**Text passage**:
***

Thank you for the invitation to participate.
During COVID, obviously, employers have been struggling with extensive uncertainty about meeting their staffing needs. They have been uncertain about operating realities during the pandemic and about getting their foreign workers into Canada on time. A lot of these decisions about planting and proceeding with production have been filled with an exhaustive list of unknowns. Farmers continue to lack clarity about what their staffing levels will be this year because they don't know if or when their international workers will arrive. They also don't know if workers' absenteeism will increase for Canadian and international workers due to wage benefits like the CERB, public health directives encouraging people to stay home, and limited PPE—you just heard about that. They don't know if new entrants, like students, can be enticed to join the industry during a global health pandemic and be convinced to stay for the whole season. They also don't know the extent to which disruptions across the value chain will impact their operations.
In addition, employers have also been struggling with keeping up to date on new and evolving workplace protocols. An extensive list of government agencies at the federal, provincial and local levels all set expectations for employers. While learning the rules and recommended practices, employers are also working to secure their staff, and they are responding directly to the health and safety concerns of their employees, clarifying rules around new work arrangements, physical distancing, PPE, housing, commuting, outings, etc.
There's a clear need to support the industry employers with their complex HR management activities. CAHRC has been doing this throughout the pandemic, providing access to all farm operations across the country. It's very complicated. Farmers in all of their businesses are still struggling for all of this.
The Government of Canada has demonstrated a commitment during COVID to meaningful consultation, coordination and action to address pressing workforce needs. Better mechanisms have been implemented to connect industry, government, and so on. What we need now is to expand upon this good work and develop a national labour strategy with longer-term activities to refine consultations and improve labour supply and skills.

***

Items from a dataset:
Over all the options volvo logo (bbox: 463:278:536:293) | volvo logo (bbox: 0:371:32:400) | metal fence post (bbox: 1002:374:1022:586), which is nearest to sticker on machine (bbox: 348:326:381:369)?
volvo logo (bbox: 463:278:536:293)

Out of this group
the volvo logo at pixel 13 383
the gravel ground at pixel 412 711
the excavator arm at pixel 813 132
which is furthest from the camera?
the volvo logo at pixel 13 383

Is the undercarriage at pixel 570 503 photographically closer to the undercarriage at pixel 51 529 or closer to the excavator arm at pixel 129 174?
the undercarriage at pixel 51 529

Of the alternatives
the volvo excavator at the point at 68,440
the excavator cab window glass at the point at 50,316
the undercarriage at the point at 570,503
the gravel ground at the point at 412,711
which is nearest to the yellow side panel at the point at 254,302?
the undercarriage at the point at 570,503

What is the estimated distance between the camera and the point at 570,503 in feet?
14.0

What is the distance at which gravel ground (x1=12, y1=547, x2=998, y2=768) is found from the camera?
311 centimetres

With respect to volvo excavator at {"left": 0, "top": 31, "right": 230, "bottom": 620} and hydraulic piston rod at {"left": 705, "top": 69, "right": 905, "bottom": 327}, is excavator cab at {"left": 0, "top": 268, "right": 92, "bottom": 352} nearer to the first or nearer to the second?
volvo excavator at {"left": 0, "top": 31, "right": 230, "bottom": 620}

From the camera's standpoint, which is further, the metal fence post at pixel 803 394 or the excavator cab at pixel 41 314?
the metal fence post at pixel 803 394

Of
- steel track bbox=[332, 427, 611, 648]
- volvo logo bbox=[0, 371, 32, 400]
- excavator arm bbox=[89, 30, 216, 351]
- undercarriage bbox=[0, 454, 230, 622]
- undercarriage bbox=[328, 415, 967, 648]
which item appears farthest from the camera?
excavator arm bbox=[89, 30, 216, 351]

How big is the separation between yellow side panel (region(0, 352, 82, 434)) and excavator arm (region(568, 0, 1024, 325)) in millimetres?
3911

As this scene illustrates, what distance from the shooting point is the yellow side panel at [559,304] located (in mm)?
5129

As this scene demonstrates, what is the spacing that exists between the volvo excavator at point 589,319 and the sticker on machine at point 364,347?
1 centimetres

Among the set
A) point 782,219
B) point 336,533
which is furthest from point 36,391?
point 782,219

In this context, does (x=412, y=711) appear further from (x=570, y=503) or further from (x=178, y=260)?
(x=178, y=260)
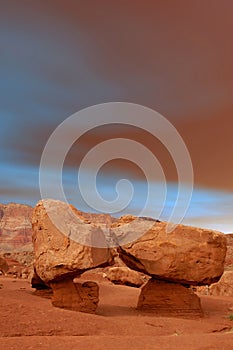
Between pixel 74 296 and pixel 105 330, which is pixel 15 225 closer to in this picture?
pixel 74 296

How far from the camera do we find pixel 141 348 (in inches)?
356

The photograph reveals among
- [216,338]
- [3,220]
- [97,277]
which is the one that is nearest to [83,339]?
[216,338]

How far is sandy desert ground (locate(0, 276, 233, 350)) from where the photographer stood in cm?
922

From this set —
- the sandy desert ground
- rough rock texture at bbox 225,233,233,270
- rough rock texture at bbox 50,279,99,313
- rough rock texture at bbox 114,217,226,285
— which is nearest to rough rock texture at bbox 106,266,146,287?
the sandy desert ground

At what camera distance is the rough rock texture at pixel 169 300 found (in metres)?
17.2

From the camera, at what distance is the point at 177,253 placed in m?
17.3

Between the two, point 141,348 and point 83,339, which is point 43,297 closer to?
point 83,339

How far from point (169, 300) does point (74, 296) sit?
420cm

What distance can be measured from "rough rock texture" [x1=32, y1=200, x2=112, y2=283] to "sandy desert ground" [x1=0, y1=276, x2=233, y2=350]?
1.73 m

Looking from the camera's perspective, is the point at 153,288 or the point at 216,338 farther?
the point at 153,288

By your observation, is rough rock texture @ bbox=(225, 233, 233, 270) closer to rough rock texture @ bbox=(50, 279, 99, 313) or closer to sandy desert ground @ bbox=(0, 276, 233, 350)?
sandy desert ground @ bbox=(0, 276, 233, 350)

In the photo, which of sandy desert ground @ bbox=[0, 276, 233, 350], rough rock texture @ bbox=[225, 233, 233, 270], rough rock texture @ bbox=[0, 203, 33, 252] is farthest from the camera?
rough rock texture @ bbox=[0, 203, 33, 252]

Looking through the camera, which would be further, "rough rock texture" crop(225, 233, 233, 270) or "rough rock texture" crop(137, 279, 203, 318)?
"rough rock texture" crop(225, 233, 233, 270)

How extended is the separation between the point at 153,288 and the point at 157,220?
2.89 m
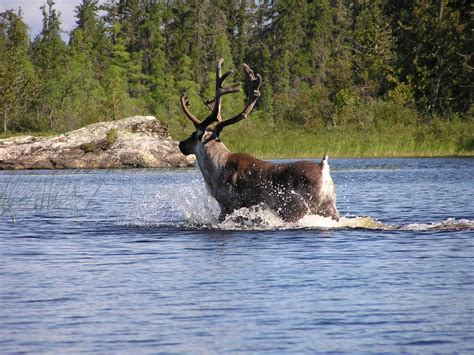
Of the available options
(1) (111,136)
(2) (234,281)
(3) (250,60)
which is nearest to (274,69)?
(3) (250,60)

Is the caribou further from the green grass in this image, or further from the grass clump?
the green grass

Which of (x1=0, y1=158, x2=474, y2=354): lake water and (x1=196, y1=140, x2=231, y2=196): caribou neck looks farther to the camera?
(x1=196, y1=140, x2=231, y2=196): caribou neck

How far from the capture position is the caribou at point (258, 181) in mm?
14438

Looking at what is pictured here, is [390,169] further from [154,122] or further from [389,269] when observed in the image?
[389,269]

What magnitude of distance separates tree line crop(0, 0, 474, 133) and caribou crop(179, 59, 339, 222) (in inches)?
1500

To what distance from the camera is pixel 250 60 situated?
10244cm

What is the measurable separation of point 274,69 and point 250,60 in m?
5.11

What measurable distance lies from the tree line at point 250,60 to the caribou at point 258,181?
38.1 m

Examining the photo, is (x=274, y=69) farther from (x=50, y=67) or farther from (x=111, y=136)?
(x=111, y=136)

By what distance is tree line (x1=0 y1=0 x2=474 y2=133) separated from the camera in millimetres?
61125

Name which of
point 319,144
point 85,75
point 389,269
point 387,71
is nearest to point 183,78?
point 85,75

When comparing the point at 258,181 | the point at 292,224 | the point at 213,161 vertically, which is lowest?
the point at 292,224

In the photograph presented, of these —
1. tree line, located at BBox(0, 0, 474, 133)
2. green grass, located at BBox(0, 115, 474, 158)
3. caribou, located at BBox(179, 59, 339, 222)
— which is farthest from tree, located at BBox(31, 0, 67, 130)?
caribou, located at BBox(179, 59, 339, 222)

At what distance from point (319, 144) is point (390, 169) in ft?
38.2
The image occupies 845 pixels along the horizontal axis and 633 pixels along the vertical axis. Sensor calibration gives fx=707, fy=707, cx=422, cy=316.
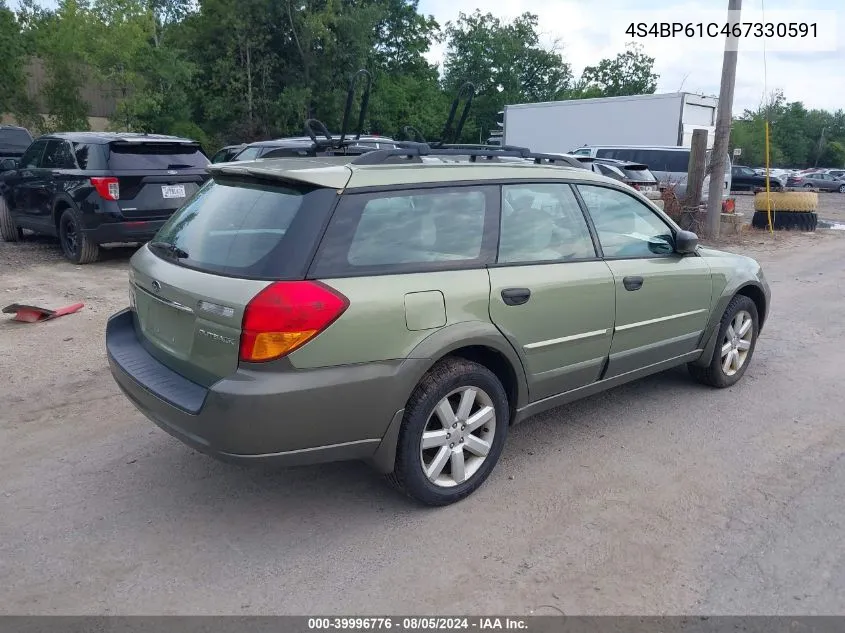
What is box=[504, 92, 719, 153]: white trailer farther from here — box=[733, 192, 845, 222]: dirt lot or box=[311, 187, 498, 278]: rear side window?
box=[311, 187, 498, 278]: rear side window

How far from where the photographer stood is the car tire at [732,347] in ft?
16.5

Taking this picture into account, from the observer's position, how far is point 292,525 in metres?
3.31

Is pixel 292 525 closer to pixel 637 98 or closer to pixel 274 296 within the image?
pixel 274 296

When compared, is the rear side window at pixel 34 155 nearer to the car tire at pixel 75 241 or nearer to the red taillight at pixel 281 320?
the car tire at pixel 75 241

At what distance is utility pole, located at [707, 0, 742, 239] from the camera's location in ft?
44.4

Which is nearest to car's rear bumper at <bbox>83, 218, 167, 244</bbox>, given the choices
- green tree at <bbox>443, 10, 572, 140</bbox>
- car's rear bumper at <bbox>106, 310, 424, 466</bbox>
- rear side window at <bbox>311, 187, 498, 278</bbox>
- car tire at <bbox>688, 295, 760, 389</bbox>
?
car's rear bumper at <bbox>106, 310, 424, 466</bbox>

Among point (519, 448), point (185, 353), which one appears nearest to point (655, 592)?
point (519, 448)

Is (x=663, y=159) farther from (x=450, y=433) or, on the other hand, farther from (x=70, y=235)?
(x=450, y=433)

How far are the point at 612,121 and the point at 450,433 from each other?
21.5 m

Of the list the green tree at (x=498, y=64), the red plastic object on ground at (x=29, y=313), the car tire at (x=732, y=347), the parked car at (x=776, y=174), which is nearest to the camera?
the car tire at (x=732, y=347)

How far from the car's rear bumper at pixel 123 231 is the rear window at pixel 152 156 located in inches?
26.6

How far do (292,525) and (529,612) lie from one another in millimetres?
1189

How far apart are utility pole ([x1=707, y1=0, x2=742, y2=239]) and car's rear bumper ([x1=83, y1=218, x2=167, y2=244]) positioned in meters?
10.4
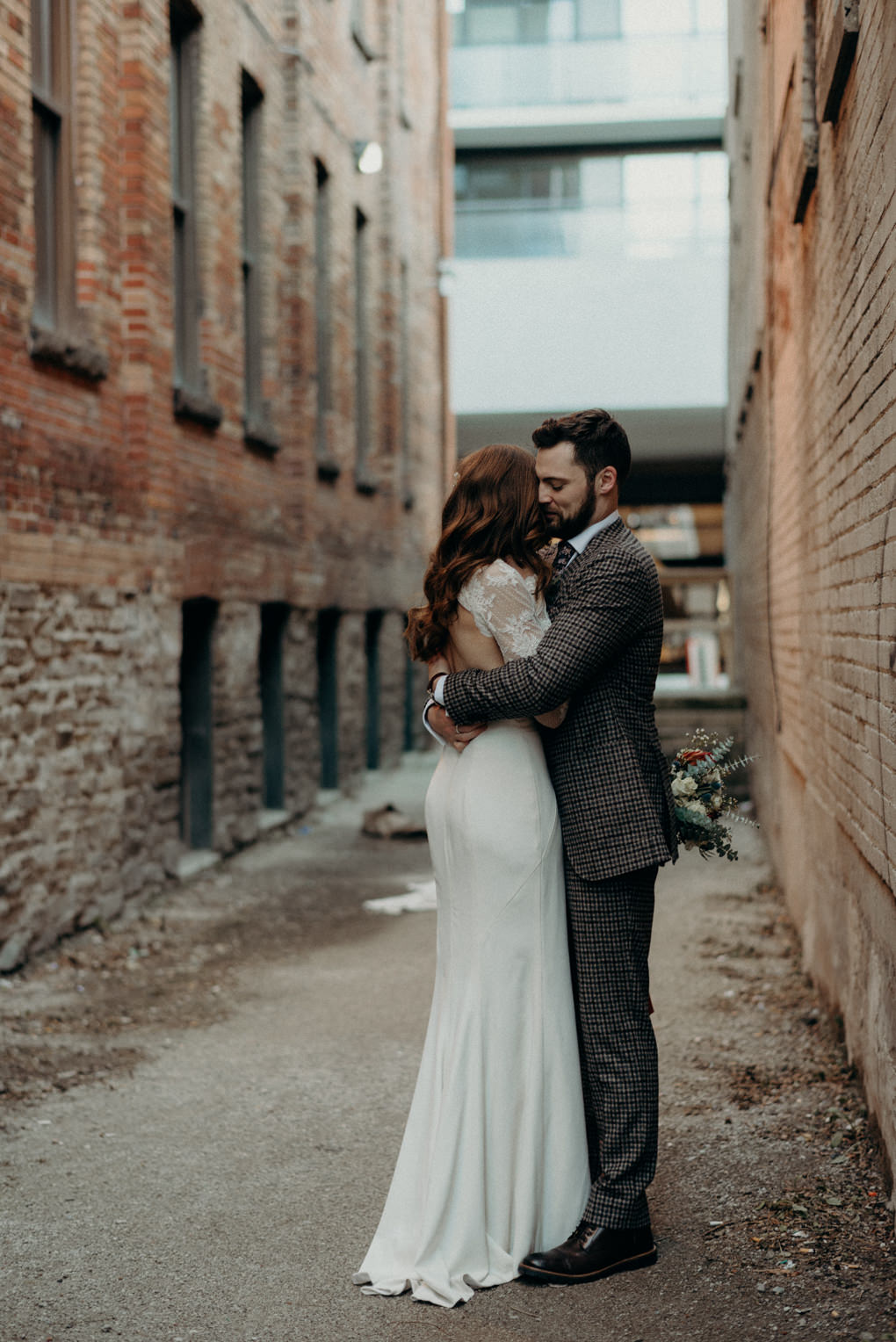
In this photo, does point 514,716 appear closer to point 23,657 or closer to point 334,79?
point 23,657

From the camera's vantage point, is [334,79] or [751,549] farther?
[334,79]

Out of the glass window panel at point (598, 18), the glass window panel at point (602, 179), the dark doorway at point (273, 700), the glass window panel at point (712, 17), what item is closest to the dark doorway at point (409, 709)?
the dark doorway at point (273, 700)

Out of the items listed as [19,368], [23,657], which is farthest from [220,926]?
[19,368]

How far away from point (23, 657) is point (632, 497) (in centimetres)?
2262

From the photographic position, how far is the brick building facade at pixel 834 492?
4.31 m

***

**Task set**:
(1) According to the statement on farm staffing during COVID, around which topics are employers clarifying rules for their employees? List every one.
(2) Write the next part of the statement on farm staffing during COVID, starting after its final sentence.

**Activity answers**:
(1) new work arrangements, physical distancing, PPE, housing, commuting, outings

(2)
Now is the time to ensure that the food production system stays operational through COVID and beyond, and is well positioned to overcome the persistent labour shortages that have been limiting growth. What is needed is the proper time, resources and attention put forward to develop and enact a national labour strategy. It's time to listen to the various recommendations of so many reports and committees that have reviewed this serious issue about labour.
The agri-food economic strategy table outlines key recommendations for addressing labour shortfalls in the long term that are aligned with those proposed by RBC, the Conference Board of Canada, CAHRC, HUMA, AAFC's national labour task force, and the Barton report. What all these reports stress is that there needs to be strategic, coordinated action to do three things: continue to monitor the numbers with quality labour market intelligence and research, increase the supply of labour by improving access to temporary foreign workers and generating Canadians' interest in agricultural jobs, and improve the knowledge and skills within the industry by upskilling workers and supporting the HR management skills of employers.
CAHRC has been supporting provincial efforts in these areas, but a national approach is still missing.